The nine-year-old looks like continuing over the smaller obstacles following his smooth victory at Punchestown last month after two consecutive falls over fences.
The World Hurdle is his more likely Festival target, although he also holds entries in the Ryanair Chase and the Betfred Cheltenham Gold Cup.
His owners Graham and Andrea Wylie won the World Hurdle with Inglis Drever in 2005, 2007 and 2008, and trainer Willie Mullins reports they are keen on another tilt at that prize.
“I imagine he’ll go for the Galmoy Hurdle in Gowran on Thursday,” said Mullins, who had mentioned the Cleeve Hurdle as a possible next step following the Punchestown win.
“The owners are keen to go for the World Hurdle and it looks like we’ll stick to hurdles for the moment.
“I was pleased with him at Punchestown and he’s been in good form since.”

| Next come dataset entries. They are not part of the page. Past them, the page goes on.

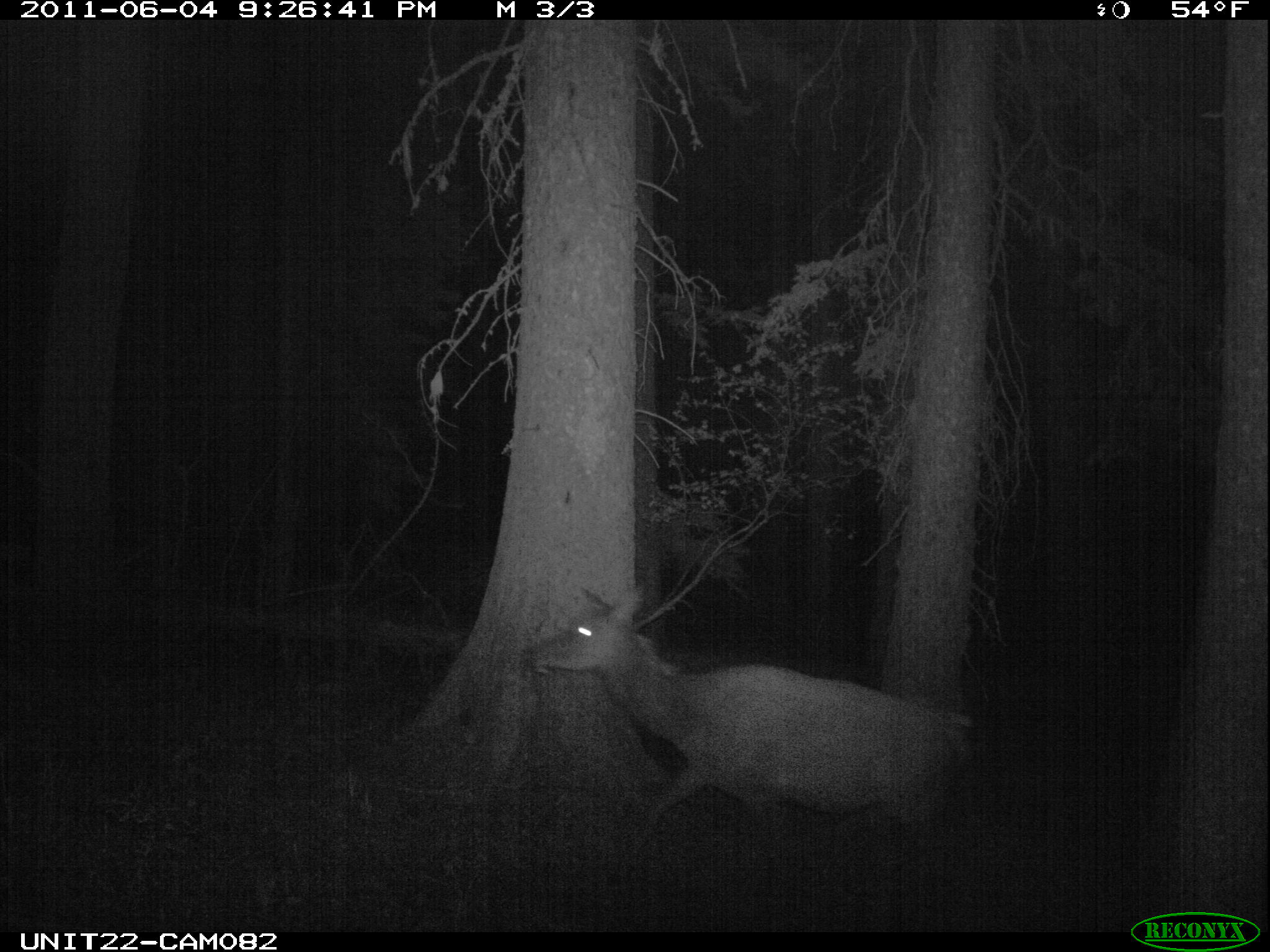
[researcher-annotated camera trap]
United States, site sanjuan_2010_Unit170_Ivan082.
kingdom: Animalia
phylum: Chordata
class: Mammalia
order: Artiodactyla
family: Cervidae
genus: Cervus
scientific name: Cervus elaphus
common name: red deer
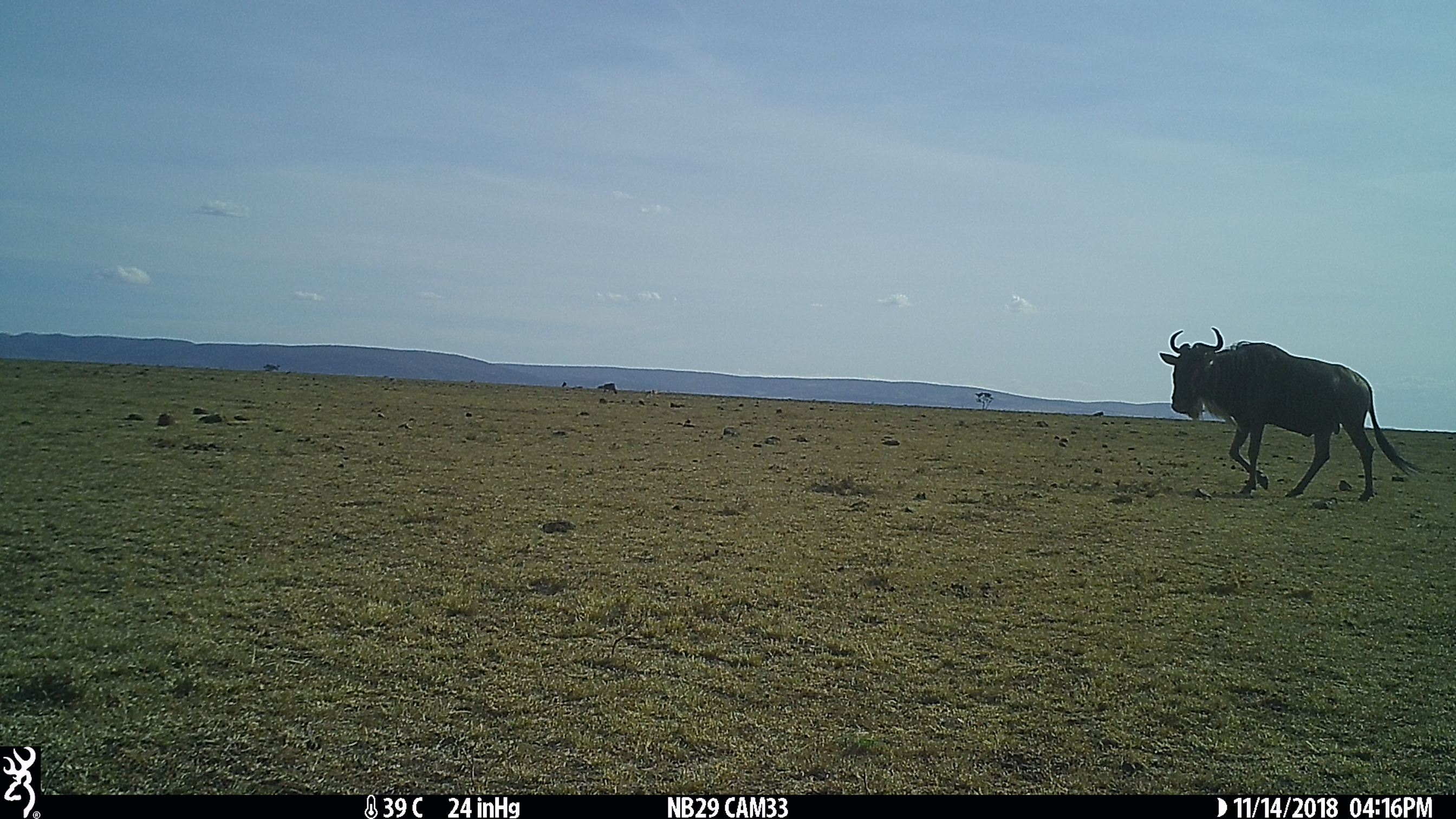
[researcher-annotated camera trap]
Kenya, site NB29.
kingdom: Animalia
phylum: Chordata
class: Mammalia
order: Artiodactyla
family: Bovidae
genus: Connochaetes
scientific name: Connochaetes taurinus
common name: blue wildebeest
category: wildebeest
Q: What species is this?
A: Wildebeest (blue wildebeest) (Connochaetes taurinus).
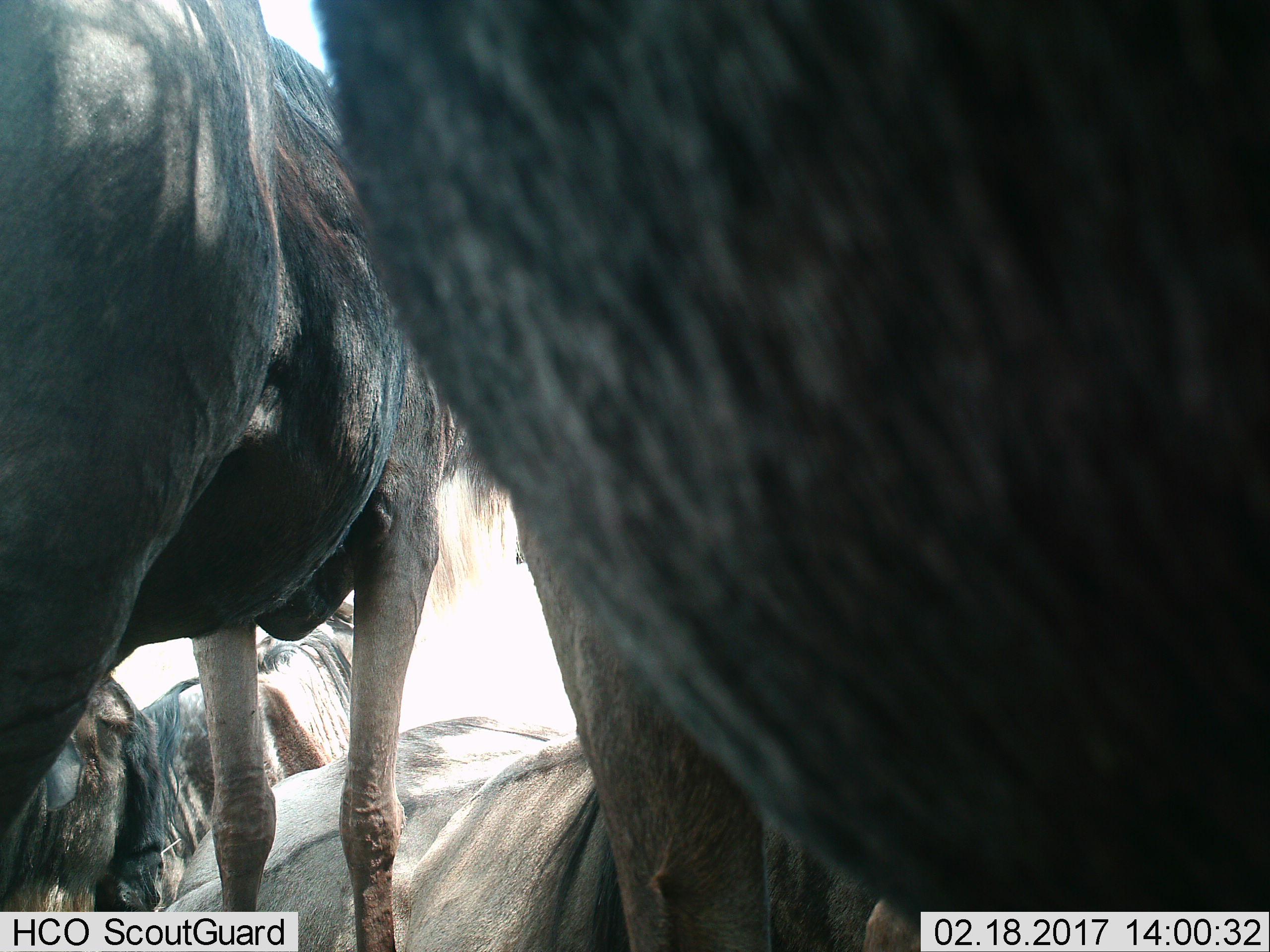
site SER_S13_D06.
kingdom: Animalia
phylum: Chordata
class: Mammalia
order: Artiodactyla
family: Bovidae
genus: Connochaetes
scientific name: Connochaetes taurinus taurinus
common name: blue wildebeest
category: wildebeestblue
Wildebeestblue (blue wildebeest) (Connochaetes taurinus taurinus), count 5. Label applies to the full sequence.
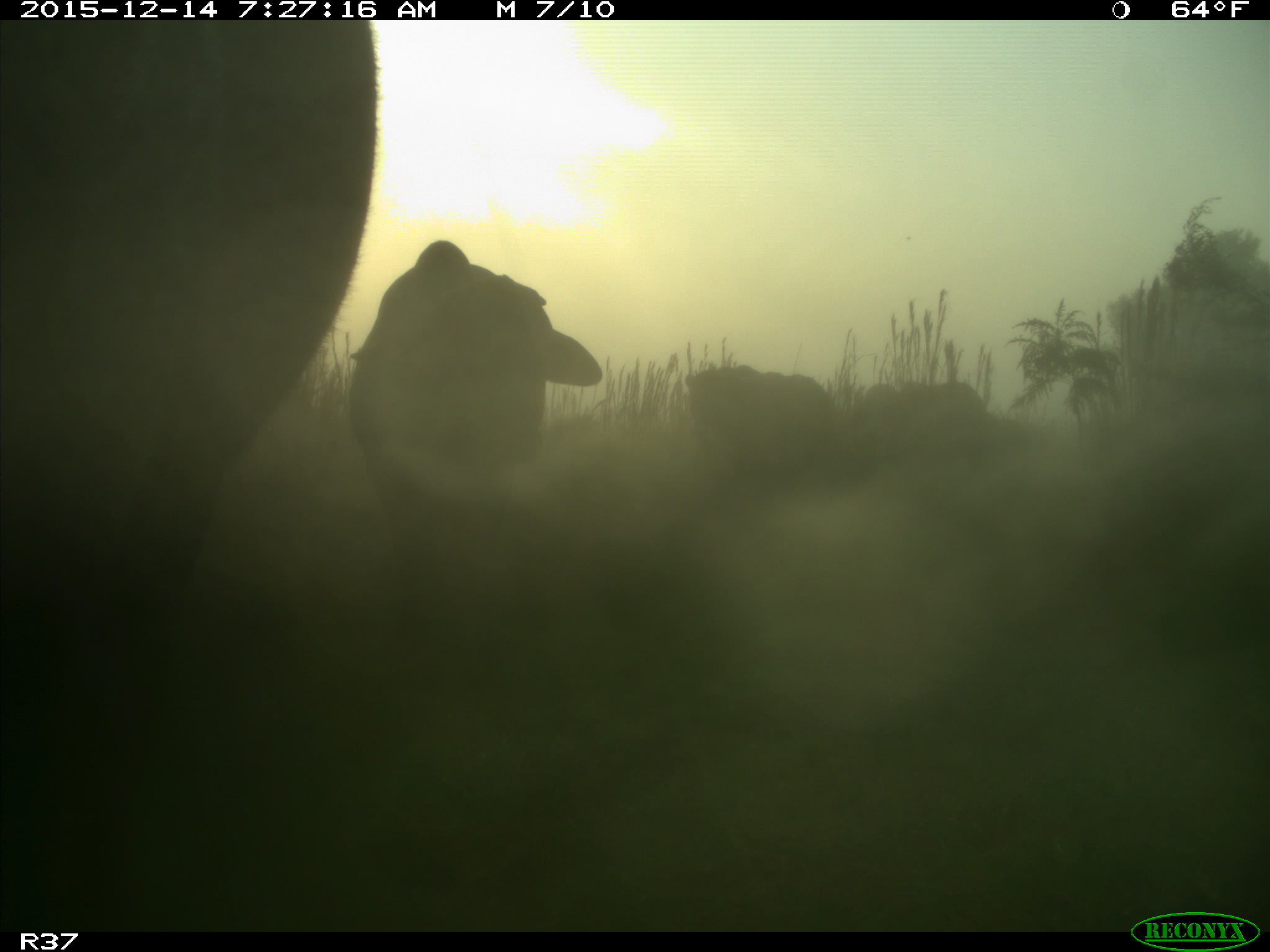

Mullins reports Hurricane Fly to be in fine shape ahead of the BHP Insurance Irish Champion Hurdle at Leopardstown on Sunday.
The nine-year-old took his tally of Grade One victories to 18 when lifting the Ryanair Hurdle at the Dublin venue at Christmas.
He showed his well-being ahead of his bid to claim the Irish Champion for the fourth year running with a pleasing spin under his regular work rider Paul Townend on Thursday.
“All’s well with him at the moment and he’s on target for Leopardstown on Sunday,” said Mullins.
Victory at the weekend, where he is again expected to clash with Jezki and Our Conor, would see Hurricane Fly emulate the feat of Istabraq in the Leopardstown showpiece.
Trainer Philip Fenton refused to look too far ahead with Dunguib following the 11-year-old’s return to action at Naas on Saturday.
The 2009 Cheltenham champion bumper hero had been sidelined for 1040 days but still finished an honourable third behind Rule The World in the Limestone Lad Hurdle.
Next up for Dunguib is a trip to Gowran for the Red Mills Hurdle on February 15. Fenton said: “He’s 100% sound, thankfully. I was very pleased with the performance and was surprised that he was still on their tails turning in.
“There’s not a great deal for him, but I think going to Gowran makes sense.
“After everything he’s gone through, though, it’s very important to take things one step at a time.”
Jennies Jewel could run in next month’s Ladbrokes Boyne Hurdle before a likely assault at the OLBG Mares’ Hurdle at the Cheltenham Festival.
The consistent seven-year-old, trained in County Kildare by Jarlath Fahey, was a good second to Rule The World in the Limestone Lad Hurdle at Naas on Saturday.
Jennies Jewel might now step back up in class at Navan on February 16 before travelling to England in March.
Fahey said: “That was the first time this year she has come up against older horses so it was a very, very good effort.
“Her form is very solid – she’s not been outside the first three since last April – and the plan is now to go to Cheltenham.
“She’ll have an entry in the Coral Hurdle but the idea is to go for the mares’ race.”
“We are also debating whether to go for the Boyne Hurdle before Cheltenham.
“She stays well and has plenty of pace. The only question mark has to be whether it will be soft enough for her at Cheltenham.”
Somersby will have a week’s break before connections decide on the next move after Mick Channon’s charge failed to land an emotional victory in the Sodexo Clarence House Chase at Ascot on Saturday.
The 10-year-old unshipped Dominic Elsworth at the fifth fence in the Grade One he won in 2012 to shatter any dreams of retaking the prize just a day after the funeral of his former trainer Henrietta Knight’s husband, Terry Biddlecombe.
The West Ilsley trainer said: “It just wasn’t to be, was it? He seems fine enough but will have an easy time this week and let him settle down before we make a decision as to our next move.”